Escribe la continuación del artículo sobre el acoso escolar que aparece más abajo, empezando justo después de su última oración.

» **Extracto de la página**
────────────────────
Bullying
Los
niños han sido siempre los reyes (o reinas) de la casa y, a medida que avanza
la civilización, esta realeza va camino de deificarse. Creo que todo el mundo
(o casi) estará de acuerdo en defender los derechos del niño, su educación, su
integración paulatina y no traumática en la cadena productiva y hacerles la
vida lo más cómoda que seamos capaces.
Los
niños, muchos niños, pueden ser (muy) crueles y abusan de los más débiles. Es
habitual ver en las escuelas cómo machacan al gordito, al que lleva gafas o al
debilucho. Eso, que antes se llamaba acoso escolar (y antes aún, mala leche),
ahora se denomina bullying y los
padres vigilan que no lo sufran sus hijos por si hay que echarles una mano; la
misma circunstancia preocupa poco a los padres de niños fuertotes y acosadores.
Y está bien que así sea (lo de echarles una mano), aunque tal vez haríamos bien
en intentar que nuestros hijos sean autosuficientes para sacudirse este acoso.
Porque cuando sean mayores sufrirán mobbing
y, quizás, en la residencia de ancianos que los acoja estarán sometidos a porcullying.
De
hecho, los niños se defienden (o defendían) del acoso con las armas que la
naturaleza ha puesto a su disposición. Así, los listillos se arriman a los
perdonavidas, los estudiosos se hacen un hueco a base de conocimientos, y otros
se agarran a su simpatía o adquieren fama de folloneros y traviesos para buscar
su lugar en el grupo. Sin embargo, siempre habrá alguno que no tenga o no sepa
usar sus cualidades en beneficio propio y será el burro de los palos o el
objeto idóneo para la burla y befa de sus compañeros.
────────────────────
» **Sección de datos**
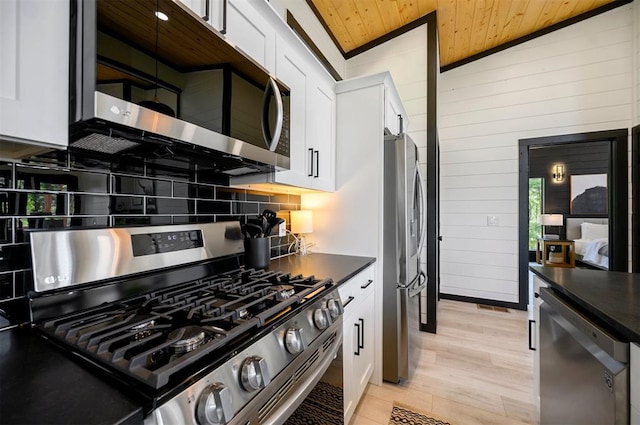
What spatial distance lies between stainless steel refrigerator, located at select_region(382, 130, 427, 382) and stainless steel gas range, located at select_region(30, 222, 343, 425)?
2.60 ft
────────────────────
» **Respuesta**
No
hace mucho me pasaron un vídeo donde se veía al gordito de turno acosado por
dos de sus compañeros; ante los intentos de agresión de los valientes el
gordito se cubría la cara con las manos y retrocedía hasta dar contra una pared
que le impedía continuar su huída. Coincidió que le tocaba el turno de agredir
al más pequeño de los dos acosadores. Como el gordito no encontró salida, se le
cruzaron los cables, agarró de un brazado al fanfarrón y lo estampó contra el
suelo. ¡Oh, casualidad! En aquel momento pasaba por allí una maestra y el video
acababa con la regañina que esta le pegaba al gordito. En todo caso, estoy
seguro que, la próxima vez, los acosadores se lo pensarían dos veces antes de
meterse con uno que era capaz de cabrearse hasta el punto de optar por
defenderse.
No
tiene nada que ver con el acoso, pero el video me recordó un suceso que me acaeció
cuando yo tenía nueve o diez años. Entre los niños de una misma edad siempre
hay alguno que desarrolla más musculatura que los demás; algo de eso le pasaba
a uno de mis amigos, que se paseaba como si el pecho no le cupiese entre los
brazos. No es que abusase de su fuerza sino que, consciente de ella, imponía su
ley al resto del grupo que acatábamos su primacía sin rechistar. Hubo una
ocasión en que discutimos y yo no fui capaz de dominar mi orgullo o chulería
(vaya usted a saber) y llegamos a las manos; tal como nuestros respectivos
físicos indicaban, mi compañero me calentó a base de bien. En adelante no hizo
ningún nuevo intento de imponerme su voluntad a golpes, pero sí solía soltar
una risilla sarcástica en mi presencia y el cachondeíto no me gustó, así que, cuando
se me puso a tiro le solté un sopapo; ni que decir tiene que me volvió a
calentar. Pero ya había dado el paso y no me iba a acobardar: la siguiente vez
que logré acercarme a él le volví a atizar… y volvió a agarrarme del pescuezo y
tirarme al suelo; cuando estaba a punto de romperme la nariz de un puñetazo, se
lo pensó mejor: sonrió y dejó que me levantara. No puedo decir que hayamos sido
grandes amigos pero, todavía hoy, nos alegramos de vernos.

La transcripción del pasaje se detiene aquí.